**Extracted records**
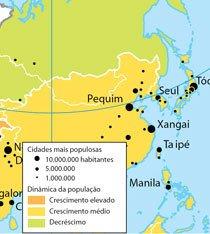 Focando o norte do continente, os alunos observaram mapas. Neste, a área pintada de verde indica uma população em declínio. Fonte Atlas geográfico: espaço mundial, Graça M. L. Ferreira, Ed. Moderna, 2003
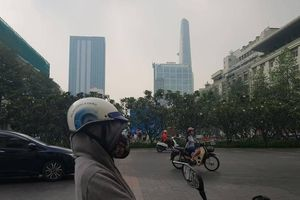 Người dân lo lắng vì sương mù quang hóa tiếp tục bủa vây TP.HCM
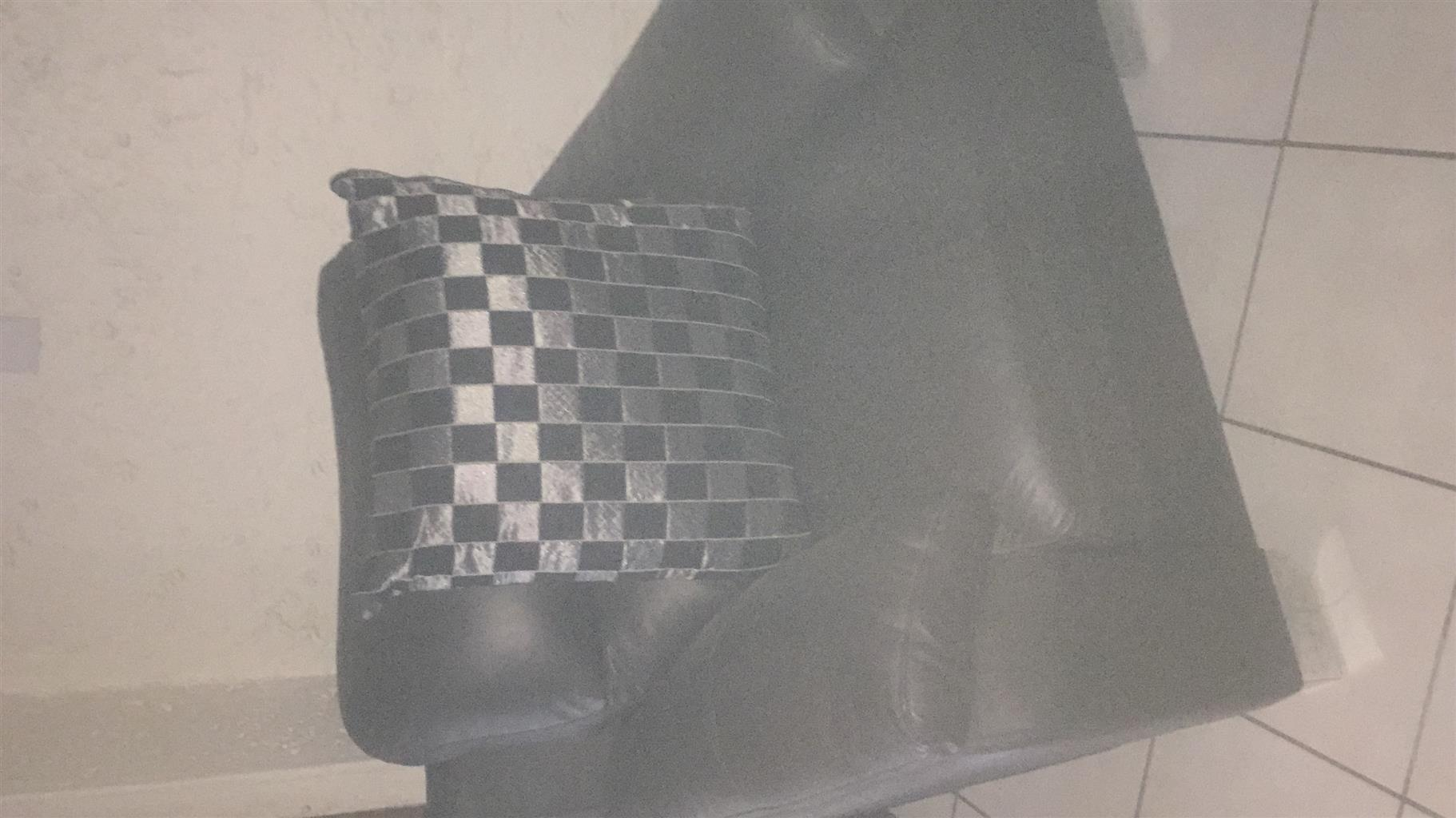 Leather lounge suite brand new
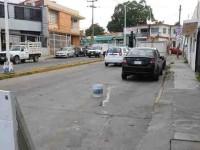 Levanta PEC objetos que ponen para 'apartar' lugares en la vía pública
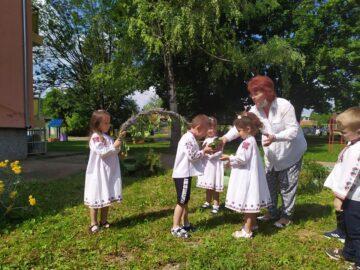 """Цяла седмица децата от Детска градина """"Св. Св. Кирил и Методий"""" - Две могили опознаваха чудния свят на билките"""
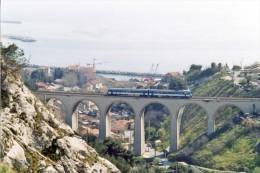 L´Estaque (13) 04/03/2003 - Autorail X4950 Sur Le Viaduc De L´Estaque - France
---
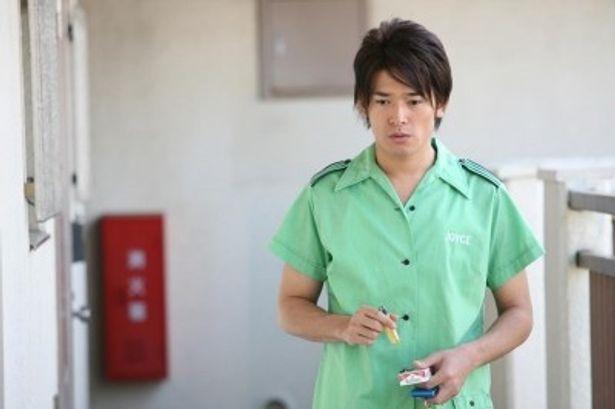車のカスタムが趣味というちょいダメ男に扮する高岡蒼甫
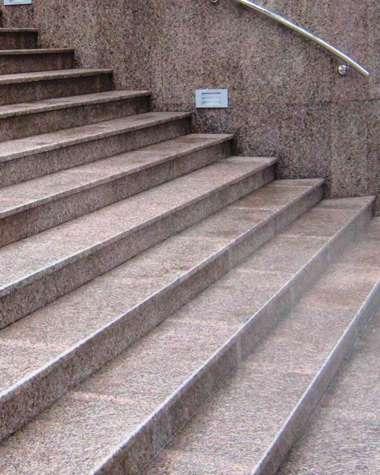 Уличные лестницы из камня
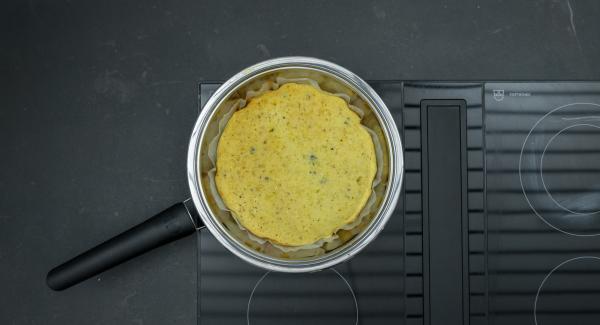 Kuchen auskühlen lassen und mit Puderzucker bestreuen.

**Problem description**
Working from the data above, repeat exactly, and only, the lines that begin at the line containing "Focando o norte" and stop after the line containing "Levanta PEC objetos"; pictures are not copied.

**Solution to the exercise**
 Focando o norte do continente, os alunos observaram mapas. Neste, a área pintada de verde indica uma população em declínio. Fonte Atlas geográfico: espaço mundial, Graça M. L. Ferreira, Ed. Moderna, 2003
 Người dân lo lắng vì sương mù quang hóa tiếp tục bủa vây TP.HCM
 Leather lounge suite brand new
 Levanta PEC objetos que ponen para 'apartar' lugares en la vía pública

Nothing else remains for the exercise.